Tax

Tax

Intel believes in promoting tax policies that encourage innovation and competition around the world. Intel supports measures that enhance the ability of innovative companies to compete in the global marketplace and, in turn, produce economic prosperity.

Background

Background

An increasing share of Intel’s revenue comes from outside the U.S. (recently about 75 percent). In addition, Intel engages in a highly cost-conscious and capital-intensive business, and the location of our facilities can be substantially affected by the tax and economic development policies of potential host countries.

Currently, the 35 percent corporate income tax rate in the U.S. is the second highest among Organisation for Economic Co-operation and Development (OECD) countries. Notably, the ten-year cost differential between construction and operation of a wafer fabrication facility in the U.S. and various locations outside the U.S. exceeds one billion dollars – 70 percent of which is attributable to tax treatment and approximately 20 percent to capital grants. Moreover, a credit for research and experimentation in the U.S. – commonly referred to as the U.S. R&D Tax Credit – has expired thirteen times in its history and has become increasingly less generous than the policies other countries implement to encourage research within their borders. These factors adversely affect the planning and performance of research in the U.S. for Intel and other companies.

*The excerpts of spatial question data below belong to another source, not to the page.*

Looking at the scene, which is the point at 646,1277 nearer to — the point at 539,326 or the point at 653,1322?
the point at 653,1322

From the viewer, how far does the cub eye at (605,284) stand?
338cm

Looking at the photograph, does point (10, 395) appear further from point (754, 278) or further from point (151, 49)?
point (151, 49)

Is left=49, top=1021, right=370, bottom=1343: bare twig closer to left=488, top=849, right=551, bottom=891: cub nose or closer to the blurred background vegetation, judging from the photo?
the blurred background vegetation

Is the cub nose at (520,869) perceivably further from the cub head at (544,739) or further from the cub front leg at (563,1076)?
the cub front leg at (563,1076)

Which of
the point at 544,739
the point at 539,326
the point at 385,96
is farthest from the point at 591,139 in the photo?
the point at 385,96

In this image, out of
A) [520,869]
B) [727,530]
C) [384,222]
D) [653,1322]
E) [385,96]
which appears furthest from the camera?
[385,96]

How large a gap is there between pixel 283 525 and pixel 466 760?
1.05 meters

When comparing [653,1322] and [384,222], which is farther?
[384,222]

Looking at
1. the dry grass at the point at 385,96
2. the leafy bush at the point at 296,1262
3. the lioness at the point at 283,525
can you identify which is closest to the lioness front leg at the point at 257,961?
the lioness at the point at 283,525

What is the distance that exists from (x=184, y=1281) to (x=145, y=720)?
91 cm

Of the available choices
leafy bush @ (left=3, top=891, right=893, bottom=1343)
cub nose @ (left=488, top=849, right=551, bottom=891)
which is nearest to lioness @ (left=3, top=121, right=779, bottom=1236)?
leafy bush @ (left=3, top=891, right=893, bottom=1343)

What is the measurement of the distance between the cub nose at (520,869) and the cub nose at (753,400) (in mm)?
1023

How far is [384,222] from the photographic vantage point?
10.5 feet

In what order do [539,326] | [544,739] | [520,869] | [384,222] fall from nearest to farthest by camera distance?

On the global front, international double taxation and inter-company transfer pricing disputes can adversely affect Intel’s business. Therefore, we also must consider these issues when making investment decisions, including the location of our facilities.

Key issues

Key issues
  • U.S. corporate tax rate. Intel supports a meaningful reduction in the U.S. corporate tax rate. However, we do not support such a reduction paid for by the wholesale elimination of other current tax policies that are intended to provide at least a measure of global competitiveness (e.g., deferral).
  • Reform of U.S. International Tax Rules. Intel supports consideration of broad reform of U.S. international tax rules, especially given the highly non-competitive U.S. corporate income tax rate, mentioned immediately above. However, we oppose any approach that seeks changes in isolated portions of the current rules simply in order to fund other policy goals (i.e., to pay for other tax items, such as the R&D tax credit, or for programs such as health care reform); we believe such a piecemeal approach could severely damage U.S competitiveness in the global economy.
  • Inter-company transfer pricing guidelines. Intel supports the work of international organizations, such as the OECD, in their efforts to formulate globally consistent and administratively practical inter-company transfer pricing guidelines.
  • U.S. R&D Tax Credit. Intel supports making the U.S. R&D Tax Credit a permanent part of the tax code. We also support enhancing the credit so that it reaches as many companies as possible performing research in the U.S. and encourages as much U.S. research as possible.
  • Multi-jurisdiction taxation programs. Intel recognizes the need to address “abusive” foreign tax credit utilization schemes (such as those described in July 2008 U.S. Treasury Regulations), and also supports the active involvement of governments in multi-jurisdictional programs in order to avoid and resolve international tax disputes that could otherwise produce double taxation for multi-national companies.